ASSIGNED TASK
Find the line containing "THREE MODERN ROCOCO STYLE AND", then print it and each line after it through the end of the listing exactly, with no pictures.

RECORDS SUPPLIED

——————

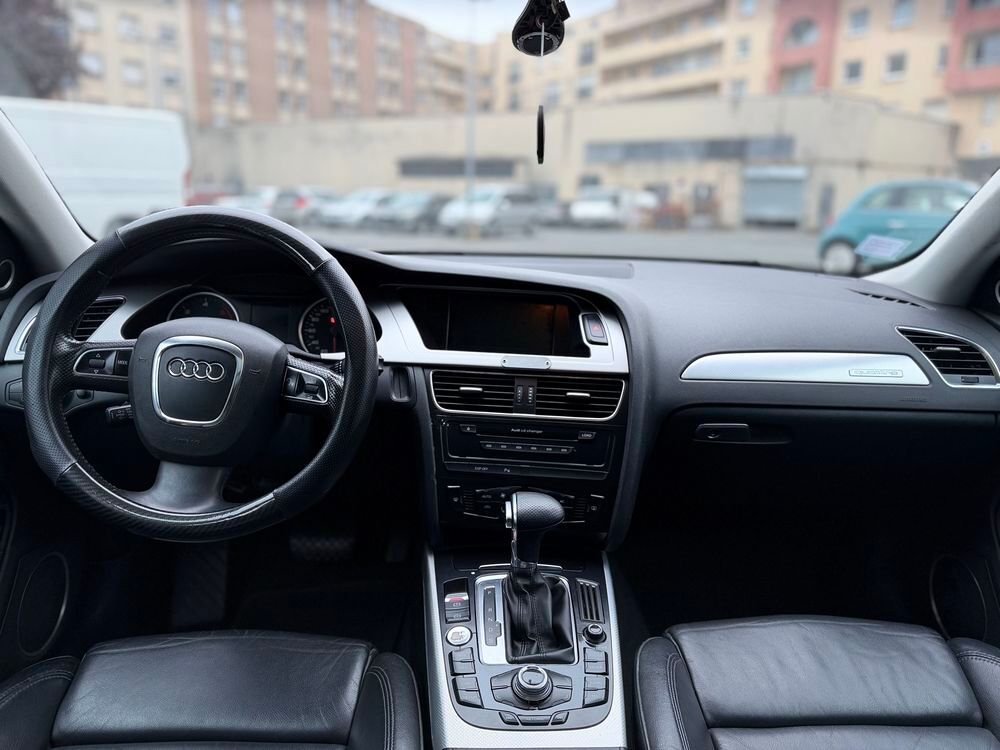 A4 3.0 TDI Ambiente Quattro 2009 occasion 59000 Lille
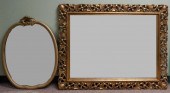 THREE MODERN ROCOCO STYLE AND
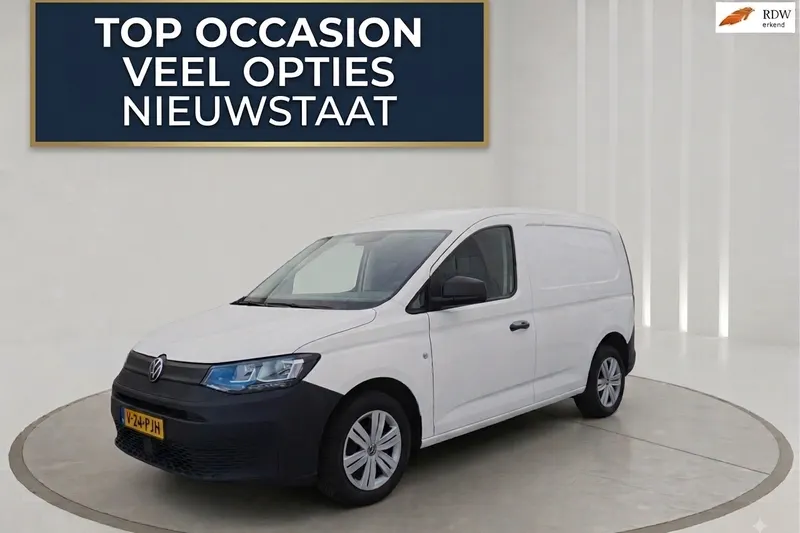 Volkswagen Caddy (2024)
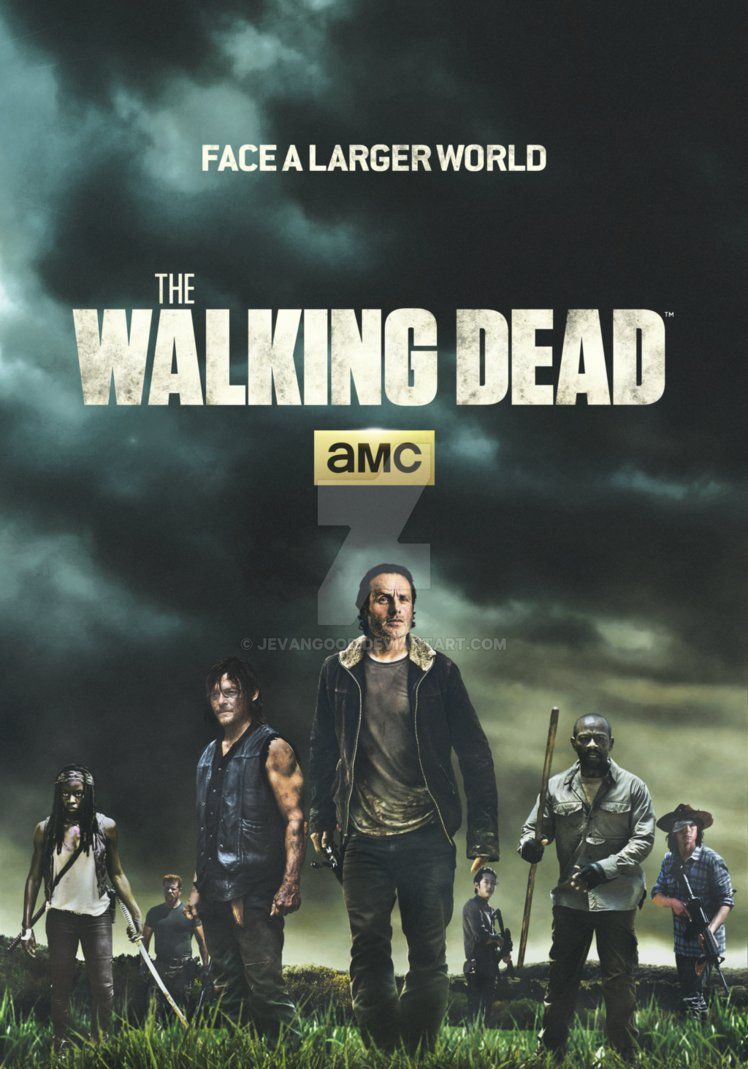 The Walking Dead Season 6 Wallpapers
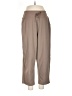 Lole Solid Tan Casual Pants Size M - photo 1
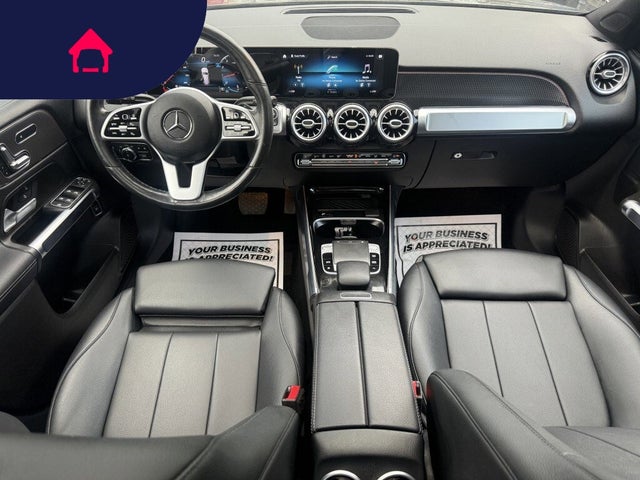 2020 Mercedes-Benz GLB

——————

TASK SOLUTION
 THREE MODERN ROCOCO STYLE AND
 Volkswagen Caddy (2024)
 The Walking Dead Season 6 Wallpapers
 Lole Solid Tan Casual Pants Size M - photo 1
 2020 Mercedes-Benz GLB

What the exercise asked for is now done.